Material supplied

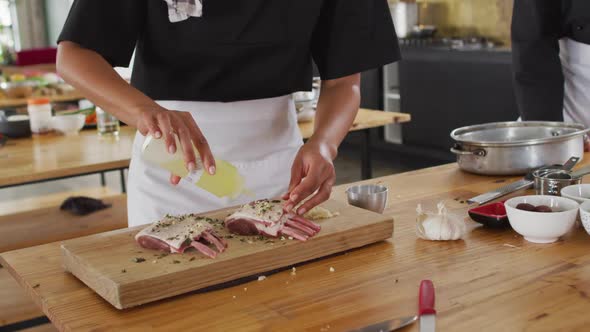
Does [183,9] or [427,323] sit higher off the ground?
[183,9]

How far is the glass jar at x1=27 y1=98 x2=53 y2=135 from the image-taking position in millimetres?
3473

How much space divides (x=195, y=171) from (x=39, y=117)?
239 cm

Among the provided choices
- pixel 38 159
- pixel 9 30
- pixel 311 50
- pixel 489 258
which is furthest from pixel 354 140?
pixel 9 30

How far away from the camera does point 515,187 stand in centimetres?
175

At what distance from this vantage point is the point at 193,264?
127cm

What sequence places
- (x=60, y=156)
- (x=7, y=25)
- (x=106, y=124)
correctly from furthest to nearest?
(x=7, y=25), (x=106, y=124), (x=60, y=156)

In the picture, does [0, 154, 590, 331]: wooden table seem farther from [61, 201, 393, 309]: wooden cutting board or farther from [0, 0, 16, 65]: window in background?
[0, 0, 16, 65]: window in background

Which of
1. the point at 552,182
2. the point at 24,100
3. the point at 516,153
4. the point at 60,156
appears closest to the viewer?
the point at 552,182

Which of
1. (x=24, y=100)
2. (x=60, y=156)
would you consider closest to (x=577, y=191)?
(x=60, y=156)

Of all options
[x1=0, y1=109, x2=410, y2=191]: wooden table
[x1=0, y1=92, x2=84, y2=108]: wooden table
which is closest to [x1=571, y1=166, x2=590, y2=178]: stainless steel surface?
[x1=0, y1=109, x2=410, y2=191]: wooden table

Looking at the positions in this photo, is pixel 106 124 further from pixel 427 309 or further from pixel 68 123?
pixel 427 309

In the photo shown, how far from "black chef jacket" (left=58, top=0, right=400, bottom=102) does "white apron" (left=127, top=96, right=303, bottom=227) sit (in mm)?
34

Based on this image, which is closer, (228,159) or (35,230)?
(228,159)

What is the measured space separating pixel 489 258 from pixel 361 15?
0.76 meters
...
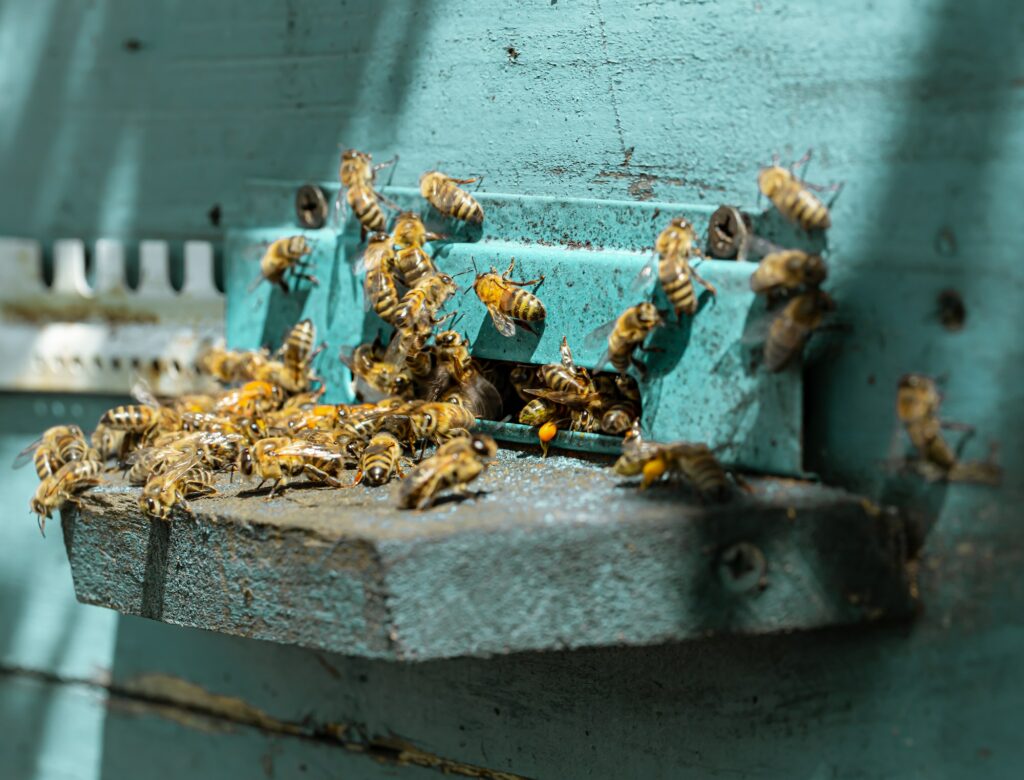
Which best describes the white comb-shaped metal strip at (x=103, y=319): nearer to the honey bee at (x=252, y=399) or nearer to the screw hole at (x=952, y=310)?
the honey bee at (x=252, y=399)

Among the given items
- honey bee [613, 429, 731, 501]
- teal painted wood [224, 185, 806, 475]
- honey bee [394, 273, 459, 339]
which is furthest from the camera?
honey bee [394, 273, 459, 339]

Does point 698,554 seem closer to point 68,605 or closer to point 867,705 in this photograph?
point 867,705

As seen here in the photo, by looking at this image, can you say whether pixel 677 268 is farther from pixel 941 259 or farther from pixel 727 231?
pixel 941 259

Written problem
Can you copy the data between the lines holding "How far away" and "(x=7, y=25), (x=106, y=124), (x=60, y=156)", inclusive, reproducing each line unchanged?

Exercise result
How far away from the camera does point 515,187 stand in centimetres?
175

At what distance from this vantage point is the point at 193,264?
127cm

What sequence places
- (x=60, y=156)
- (x=7, y=25)
- (x=106, y=124)
correctly from furthest to nearest?
(x=7, y=25), (x=106, y=124), (x=60, y=156)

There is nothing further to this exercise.